My ex-boyfriend and I want to be together. We have been very much in love with each other for the past 30 years, but we have both been married to other people for the past 25 years. He was away and we have just reunited in the past six months. We are both unhappy in our marriages. In my case, my husband is an alcoholic and is very abusive. My ex's wife gives him no attention as she is consumed with her job. He is 65 and I am 60. We truly love each other and want to spend the rest of our lives together. What advice would you give?
You do have many cases where couples are unhappily married. In some instances they probably should not have been married to each other in the first place but did so under duress or for economic benefits or status. Sometimes they never loved each other in the first place, which is a necessary ingredient for a sustainable marital relationship.

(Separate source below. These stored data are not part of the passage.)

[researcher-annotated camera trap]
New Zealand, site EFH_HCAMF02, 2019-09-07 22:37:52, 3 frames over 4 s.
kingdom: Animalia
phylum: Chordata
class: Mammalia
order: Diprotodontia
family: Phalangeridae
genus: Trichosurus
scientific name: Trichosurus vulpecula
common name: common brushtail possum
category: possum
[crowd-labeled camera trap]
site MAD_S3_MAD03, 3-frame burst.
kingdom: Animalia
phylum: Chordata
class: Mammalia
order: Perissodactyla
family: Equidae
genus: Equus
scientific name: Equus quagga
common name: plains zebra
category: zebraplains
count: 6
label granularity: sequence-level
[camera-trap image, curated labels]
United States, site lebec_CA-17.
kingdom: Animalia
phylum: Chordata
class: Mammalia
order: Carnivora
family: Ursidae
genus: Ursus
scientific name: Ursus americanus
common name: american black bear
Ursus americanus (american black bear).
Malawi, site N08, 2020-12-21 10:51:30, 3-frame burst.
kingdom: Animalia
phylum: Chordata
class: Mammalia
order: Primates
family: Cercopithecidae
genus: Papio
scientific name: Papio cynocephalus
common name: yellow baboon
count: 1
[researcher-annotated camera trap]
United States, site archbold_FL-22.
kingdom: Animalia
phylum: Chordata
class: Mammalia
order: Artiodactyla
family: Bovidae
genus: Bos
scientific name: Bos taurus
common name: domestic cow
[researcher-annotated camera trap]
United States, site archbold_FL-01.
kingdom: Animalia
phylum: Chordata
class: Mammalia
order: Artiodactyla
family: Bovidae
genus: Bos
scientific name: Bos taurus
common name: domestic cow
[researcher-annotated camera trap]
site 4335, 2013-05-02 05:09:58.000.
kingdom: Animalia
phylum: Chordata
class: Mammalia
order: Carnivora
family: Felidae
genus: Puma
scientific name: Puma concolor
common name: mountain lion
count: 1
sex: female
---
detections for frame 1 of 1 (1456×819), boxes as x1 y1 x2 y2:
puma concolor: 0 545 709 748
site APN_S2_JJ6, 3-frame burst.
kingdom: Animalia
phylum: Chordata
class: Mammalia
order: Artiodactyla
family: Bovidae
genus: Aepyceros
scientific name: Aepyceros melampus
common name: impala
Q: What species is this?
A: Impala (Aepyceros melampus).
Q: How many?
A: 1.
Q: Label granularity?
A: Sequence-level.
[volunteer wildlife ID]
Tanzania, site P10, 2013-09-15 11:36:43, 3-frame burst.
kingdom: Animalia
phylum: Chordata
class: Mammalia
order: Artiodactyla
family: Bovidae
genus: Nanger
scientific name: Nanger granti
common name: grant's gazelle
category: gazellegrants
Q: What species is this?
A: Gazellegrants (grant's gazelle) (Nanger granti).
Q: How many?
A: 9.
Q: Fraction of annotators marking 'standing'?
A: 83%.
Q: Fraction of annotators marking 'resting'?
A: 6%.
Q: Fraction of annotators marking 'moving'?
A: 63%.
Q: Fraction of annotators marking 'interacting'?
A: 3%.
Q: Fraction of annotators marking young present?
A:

You have not indicated why you didn't get married to your ex-boyfriend 30 years ago, but I assume there was a plausible reason that prevented the matrimonial union then. The fact though, is that you have both decided to commit your lives to other people, and every effort must be made to fix your relationship, and he must do the same.
In your case, if as you have reported your husband has a drinking problem, he must get help and he will need your support as his wife to deal with this destructive habit. Abuse of any kind, whether physical or otherwise, cannot and should not be condoned, and so you must ensure your physical and emotional health and well-being is intact at all times. Professional help can be sought for both of you to effectively deal with any dysfunction that may exist in the relationship.
In the case of your ex-boyfriend, he too must seek to address the issue of his wife who is seemingly neglecting her responsibilities as a wife. He must find ways of getting through to his wife without getting into a verbal or physical confrontation.
The point is, although you both have eyes for each other, you both need to focus on addressing the issues in your respective relationships and not be distracted. Reigniting an old flame can be quite dangerous as it may push you both to engage in sexual relations that will definitely complicate matters. So if you can't be good, be careful.
As the Jamaican saying goes, "si mi and come live wid me a two different thing". You can never tell what could happen if you were to terminate your current relationship and marry your ex. You could regret it. Sometimes it's best to stick to the evil that you know.
Notwithstanding though, there have been instances where couples reunite after many years of being apart. They get married and finally experience love the second time around.